До того как эта местность покрылась купеческим двух-, трехэтажьем в камне и дереве (кое-что осталось поныне), русские служилые люди в первой половине осьмнадцатого века (1736) обнаружили, говоря словами старинного документа, «на реке Миясе в урочище Челеби в тридцати верстах от Миясской крепости» дивное пространство, где ни одного места не было «с недостатками к житью человеческому, земля черная, луга, рыбные и звериные ловли довольные». Начали осваивать землю и обучать новоселов «казачьей экзтерции» дважды в год, дабы у каждого «была годная к случаю лошадь и конная верховая, также санная и тележная сбруя». Челяба в переводе с тюркского – «царевич», а также «образованный, миловидный, красивый, солнцеподобный». Тоже в точку. А как же. Мой папа работает царем.
На сих дрожжах и оперный театр вырос мощноколонный с тремя белеными фигурами над центральным фасадом: советские юноша и девушка по краям воздушно взмахивают руками, в центре – сидящая арфистка с мощными конькобежными икрами. Есть только музыка одна, по преимуществу русская – Михаил Глинка и Сергей Прокофьев увековечены во внезапных для себя местах, поскольку не имели счастья бывать в этих краях. Город чувствовал себя русским – и никаким иным. Борис говорил: я – еврей.
Мы к этому еще, разумеется, вернемся. Первое толкование навскидку:
В сем христианнейшем из миров
Поэты – жиды!
Марина Цветаева, «Поэма конца» (1924)
15 февраля 2013 года около Челябинска рухнул метеорит. Несколько зданий задело взрывной волной. Людей не затронуло, не считая госпитализированных 69 человек, пострадавших в основном от страха. При желании и некотором воображении тот метеорит можно счесть блудным сыном Урала, вернувшимся в отчий дом. Такое ощущение, что великолепный Сад камней на берегу Миасса пополнился собратом с небес.
Тютчев:
С горы скатившись, камень лег
в долине.
Как он упал? Никто не знает
ныне –
Сорвался ль он с вершины сам
собой,
Иль был низринут волею
чужой?
Столетье за столетьем
пронеслося:
Никто еще не разрешил
вопроса.
Иногда так возвращаются поэты.
Иногда в их честь устанавливаются мемориальные доски. Это произошло 8 сентября 2014 года на улице Свободы, 149. Платиново-светлую доску поместили между окон угловой парикмахерской на первом этаже. Борис похож на боксера после победного боя. Чубатого, с глубоким шрамом на левой щеке от глаза до нижней челюсти. Художник С.Л. Черкашин.

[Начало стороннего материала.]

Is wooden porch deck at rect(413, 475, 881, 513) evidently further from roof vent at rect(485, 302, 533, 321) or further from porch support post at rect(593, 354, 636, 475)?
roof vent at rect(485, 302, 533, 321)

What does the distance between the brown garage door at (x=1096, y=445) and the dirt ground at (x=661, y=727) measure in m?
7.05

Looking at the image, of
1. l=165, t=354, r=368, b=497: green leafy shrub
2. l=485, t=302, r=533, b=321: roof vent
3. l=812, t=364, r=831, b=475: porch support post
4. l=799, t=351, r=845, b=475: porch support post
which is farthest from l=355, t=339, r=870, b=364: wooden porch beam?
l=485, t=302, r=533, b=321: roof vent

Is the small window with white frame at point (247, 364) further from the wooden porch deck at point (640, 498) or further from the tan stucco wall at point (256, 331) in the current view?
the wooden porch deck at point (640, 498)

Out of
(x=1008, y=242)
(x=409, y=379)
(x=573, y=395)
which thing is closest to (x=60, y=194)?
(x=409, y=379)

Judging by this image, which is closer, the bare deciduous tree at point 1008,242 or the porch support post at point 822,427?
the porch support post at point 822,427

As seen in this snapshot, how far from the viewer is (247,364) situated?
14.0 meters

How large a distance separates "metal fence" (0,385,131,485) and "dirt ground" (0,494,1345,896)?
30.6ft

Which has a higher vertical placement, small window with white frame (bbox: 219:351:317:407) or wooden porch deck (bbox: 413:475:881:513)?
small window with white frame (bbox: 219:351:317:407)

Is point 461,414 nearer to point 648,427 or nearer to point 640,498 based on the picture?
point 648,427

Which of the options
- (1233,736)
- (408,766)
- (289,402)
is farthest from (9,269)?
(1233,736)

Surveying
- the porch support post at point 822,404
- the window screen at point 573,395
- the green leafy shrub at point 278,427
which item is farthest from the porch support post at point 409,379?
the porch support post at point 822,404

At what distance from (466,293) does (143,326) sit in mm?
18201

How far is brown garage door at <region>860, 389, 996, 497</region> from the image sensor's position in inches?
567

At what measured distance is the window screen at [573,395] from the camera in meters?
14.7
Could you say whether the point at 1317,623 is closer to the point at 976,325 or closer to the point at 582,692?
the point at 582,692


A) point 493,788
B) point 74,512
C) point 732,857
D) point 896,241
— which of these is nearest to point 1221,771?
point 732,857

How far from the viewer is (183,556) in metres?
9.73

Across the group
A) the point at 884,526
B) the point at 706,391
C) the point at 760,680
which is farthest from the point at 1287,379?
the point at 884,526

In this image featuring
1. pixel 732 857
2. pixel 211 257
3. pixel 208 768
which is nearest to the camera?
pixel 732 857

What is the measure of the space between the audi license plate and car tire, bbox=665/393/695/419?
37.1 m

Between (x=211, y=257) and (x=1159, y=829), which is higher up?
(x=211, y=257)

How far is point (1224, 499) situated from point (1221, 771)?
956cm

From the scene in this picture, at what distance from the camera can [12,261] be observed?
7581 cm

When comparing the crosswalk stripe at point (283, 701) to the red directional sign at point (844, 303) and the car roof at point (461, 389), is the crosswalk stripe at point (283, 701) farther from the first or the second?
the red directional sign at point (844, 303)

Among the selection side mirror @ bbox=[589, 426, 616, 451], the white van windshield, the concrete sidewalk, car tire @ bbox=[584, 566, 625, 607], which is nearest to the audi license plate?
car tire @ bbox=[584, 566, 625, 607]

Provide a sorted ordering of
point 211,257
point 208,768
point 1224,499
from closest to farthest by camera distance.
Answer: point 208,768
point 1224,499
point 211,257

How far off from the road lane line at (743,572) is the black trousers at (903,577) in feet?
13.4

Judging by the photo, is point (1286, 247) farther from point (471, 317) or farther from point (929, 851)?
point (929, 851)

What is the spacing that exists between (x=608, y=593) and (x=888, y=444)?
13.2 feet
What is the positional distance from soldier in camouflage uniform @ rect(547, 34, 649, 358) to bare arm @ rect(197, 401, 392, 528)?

«В этом доме 8 сентября 1974 года родился поэт Борис Рыжий».
Это не совсем так (роддомом пренебрегли), но родился он действительно в Челябинске на улице Свободы. Хорошо, что это город металлургии и металлообработки – металла на мемориалы хватает. Хорошо, что есть такие люди, как Андрей Крамаренко, – инициатор и мотор создания памятной доски. С ним-то мы и приехали на Урал. Туда, где возникает тютчевский вопрос, повторенный Мандельштамом:
Паденье – неизменный
спутник страха,
И самый страх есть чувство
пустоты.
Кто камни нам бросает
с высоты –
И камень отрицает иго
праха?
...Отец готовил ему геологическое будущее, но совершил огромную – для своих планов – педагогическую ошибку: внушил младенцу поэтический образ мира, состоящий из русских стихов, высоких идеалов, великих надежд. Колыбельной Бориса была русская поэзия. Эта музыка в мужском исполнении и была тем истинным уроком ритмики, который вошел в плоть и кровь, не оставив других путей для дальнейшего существования. Потомок запорожского сотника переварил эту музыку в соответствии с данным ему временем, включив в арсенал своих боевых средств некоторые ноты из письма к турецкому султану. Репинские хохочущие казачины неотъемлемо присутствовали в аудитории, какой бы она ни была – школьной, студенческой, екатеринбургской, питерской, роттердамской, московской, трансазиатской.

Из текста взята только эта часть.